When deploying this code on subscription A, we have 0 issue. Cluster starts correclty, fast, no timeout.
But when deploying on subscription B and C that are identical as A, we have issues. The only difference between A/B/C are the name/ID (same tenantID), the policies are the same, the terraform code is the same, the DNS/firewall/proxy is the same.

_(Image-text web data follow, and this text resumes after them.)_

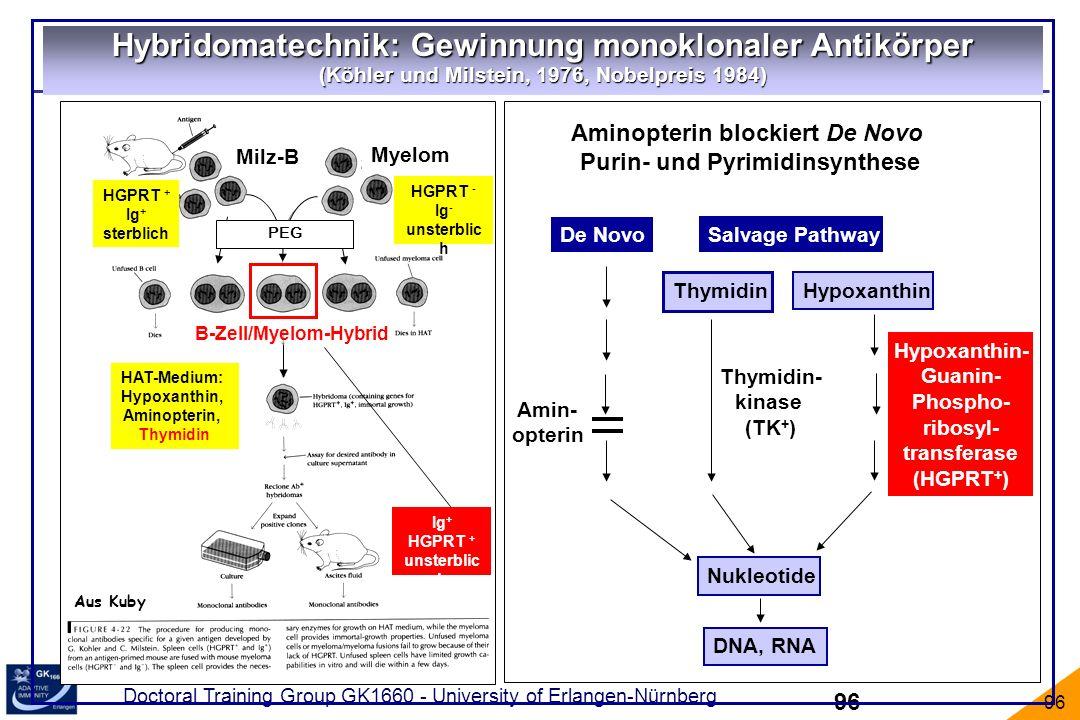 Doctoral Training Group GK1660 - University of Erlangen-Nürnberg 96 Aus Kuby Hypoxanthin Hypoxanthin- Guanin- Phospho- ribosyl- transferase (HGPRT + )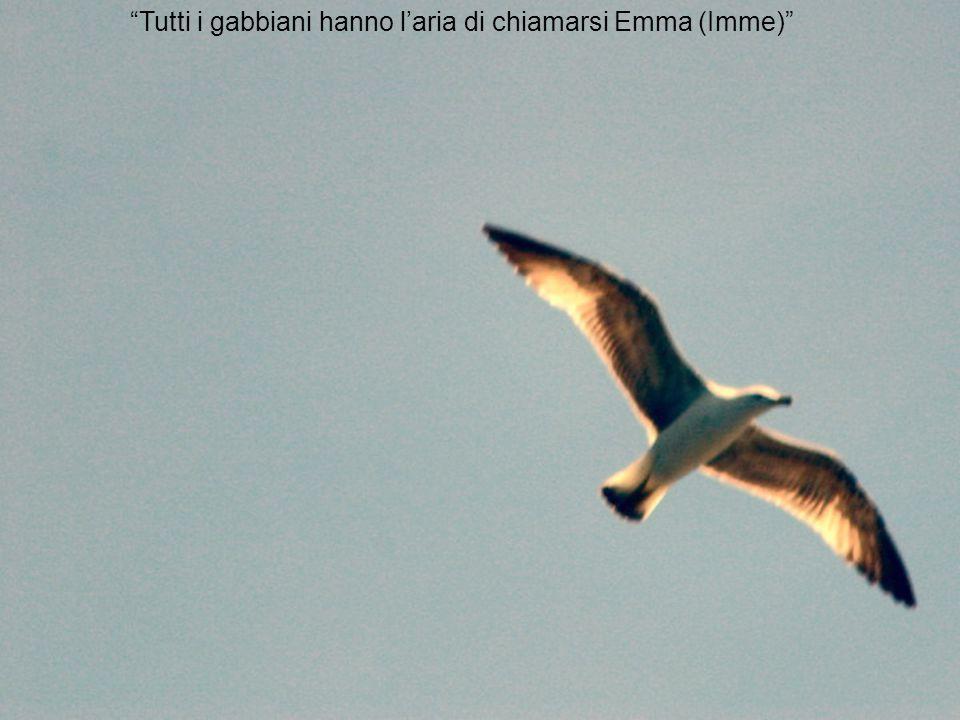 """""""Tutti i gabbiani hanno l'aria di chiamarsi Emma (Imme)"""""""
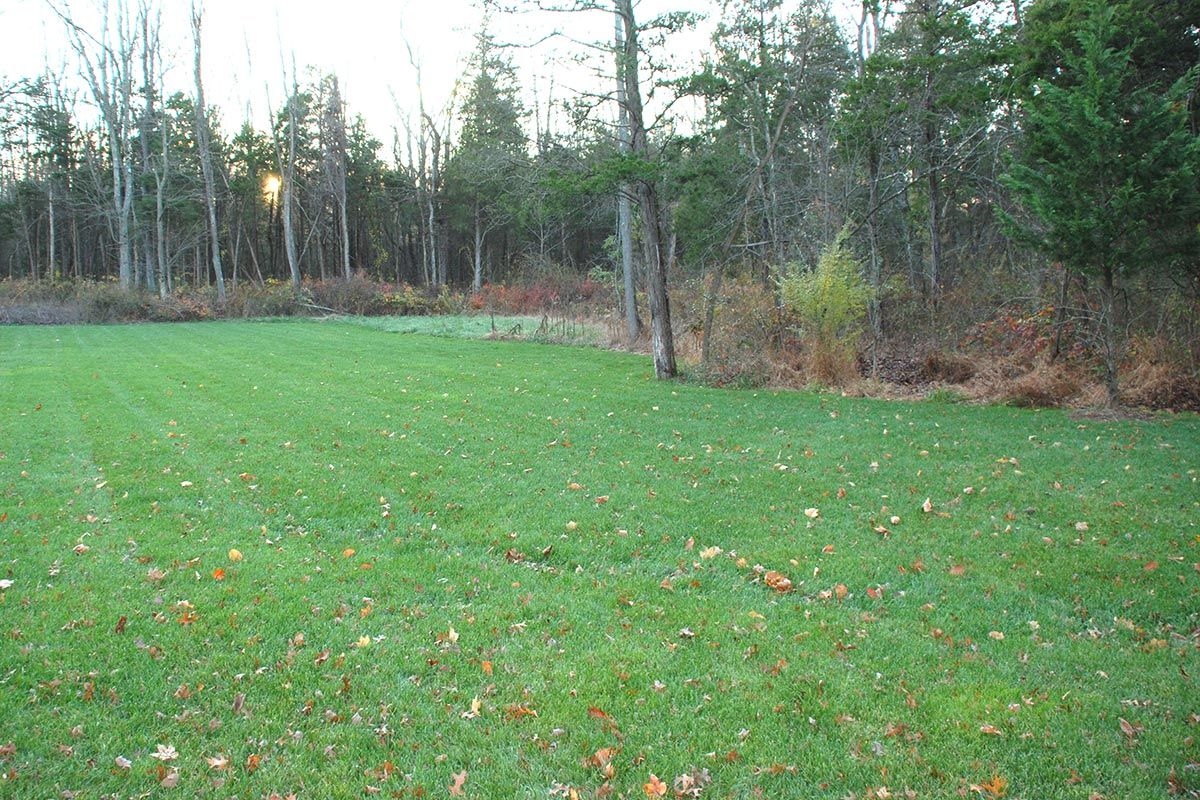 photo of lawn area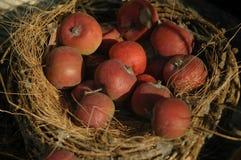 Rustical Äpfel Lizenzfreies Stockfoto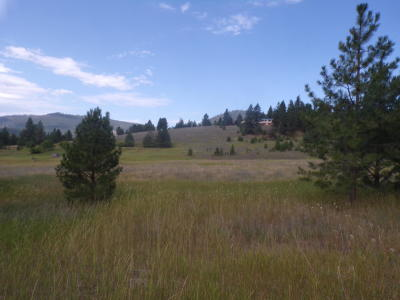 Polson Residential Lots & Land For Sale: Nhn Pine View Loop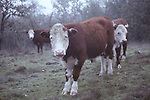 hereford cattle in Forestville, CA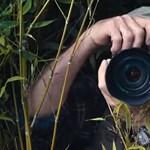 Akár önt is érintheti, hogy felvásárolták az egyik legnagyobb fényképmegosztót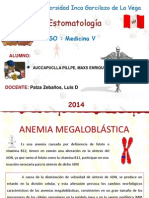 Anemia Maxs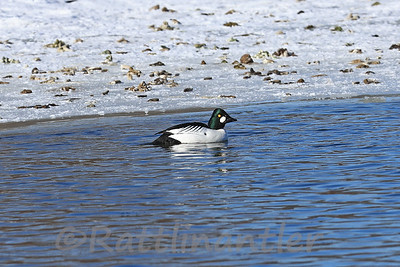 Common Goldeneye ♂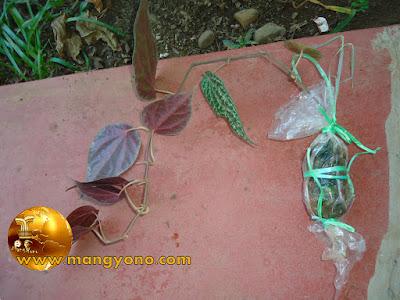 FOTO 2: Cangkokan sirih merah sudah di potong dari batang indukan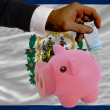 Funding euro into piggy rich bank flag of american state of west - Stock Photo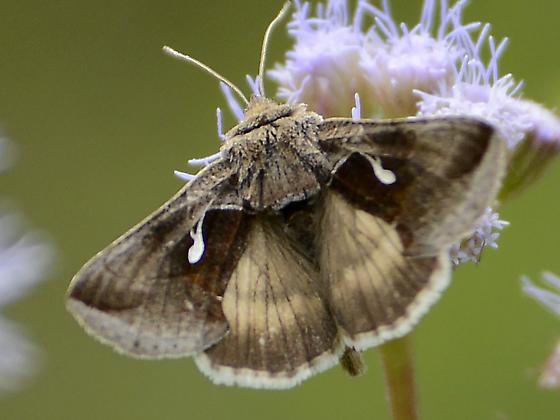 Moth or small butterfly - Anagrapha falcifera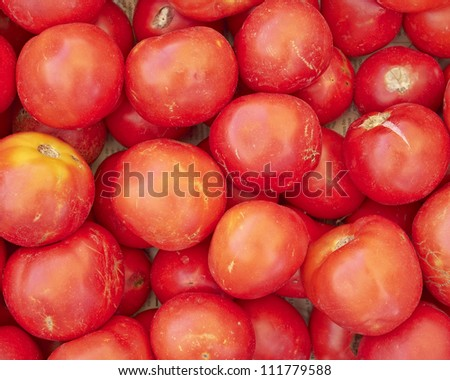 organic raw tomatoes, natural background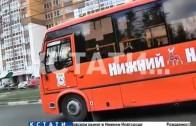 Транспорт в законе — в нижегородской маршрутке появился «авторитетный» пассажир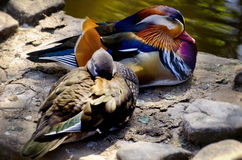 Paare der Mandarinen-Ente Lizenzfreie Stockbilder
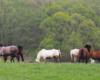 Momentami oprócz brykania najważniejsze dla koni było jedzenie trawy ;-) Takie piękne widoki w stadninie koni Tarpan w Wysoczanach, czyli na granicy Bieszczad i Beskidu Niskiego.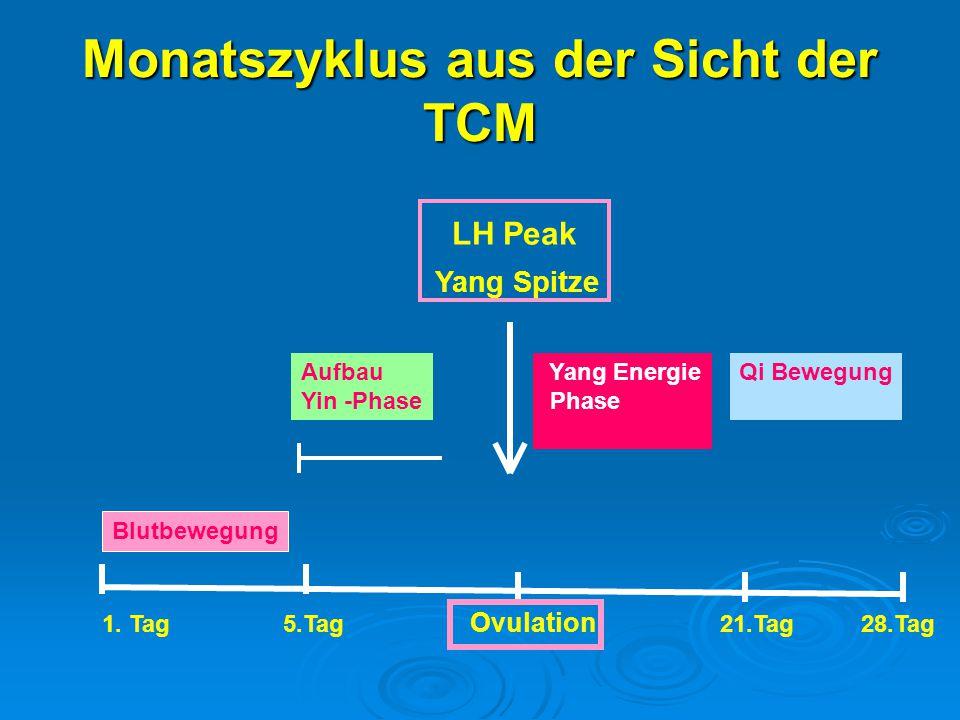 Monatszyklus aus der Sicht der TCM Blutbewegung 1. Tag 5.Tag Ovulation 21.Tag 28.Tag Aufbau Yin -Phase Yang Spitze Yang Energie Phase Qi Bewegung LH P
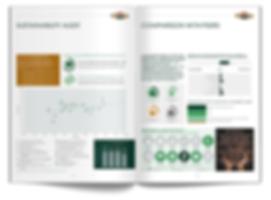 WWebsite Brochure Thumbnails_v01.png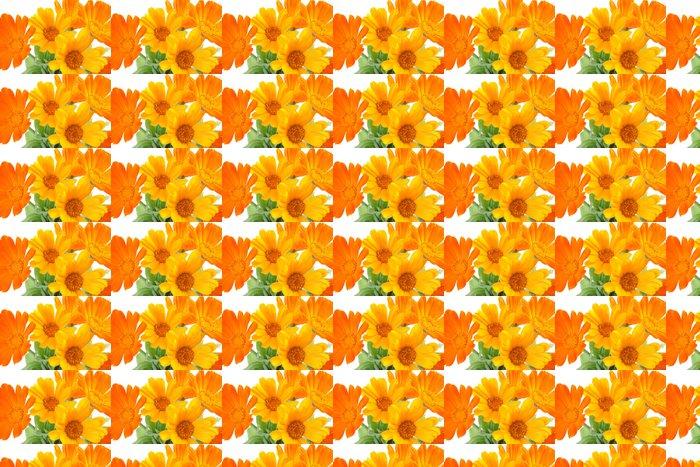 Vinylová Tapeta Květy měsíčku - Květiny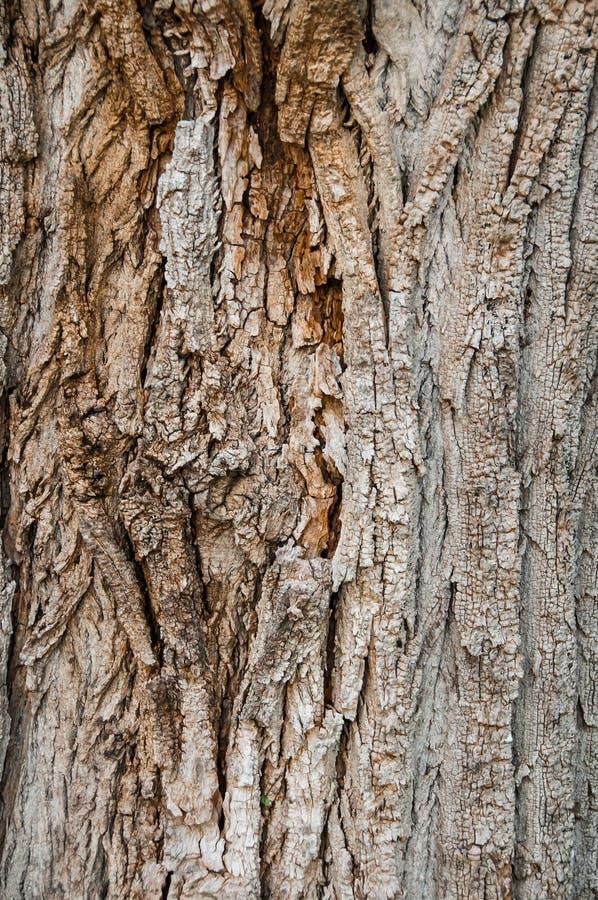 Trädskäll, detalj av textur arkivfoton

On Subscription B/C when trying to start a cluster/job/dbt we have issue starting them. But not all the time.
Here is the error on the Databricks UI:
Failed to get instance bootstrap steps from the Databricks Control Plane.
Please check that instances have connectivity to the Databricks Control Plane.
Instance bootstrap failed command: GetRunbook Failure message: (Base64 encoded) XXXXXXXXXXXXXXX
VM extension code: ProvisioningState/succeeded instanceId:
InstanceId(aca79a0fb49e4c808700af118638e8ac)
workerEnv: workerenv-2477805373171457
Additional details (may be truncated): [Bootstrap Event] Command DownloadBootstrapScript finished.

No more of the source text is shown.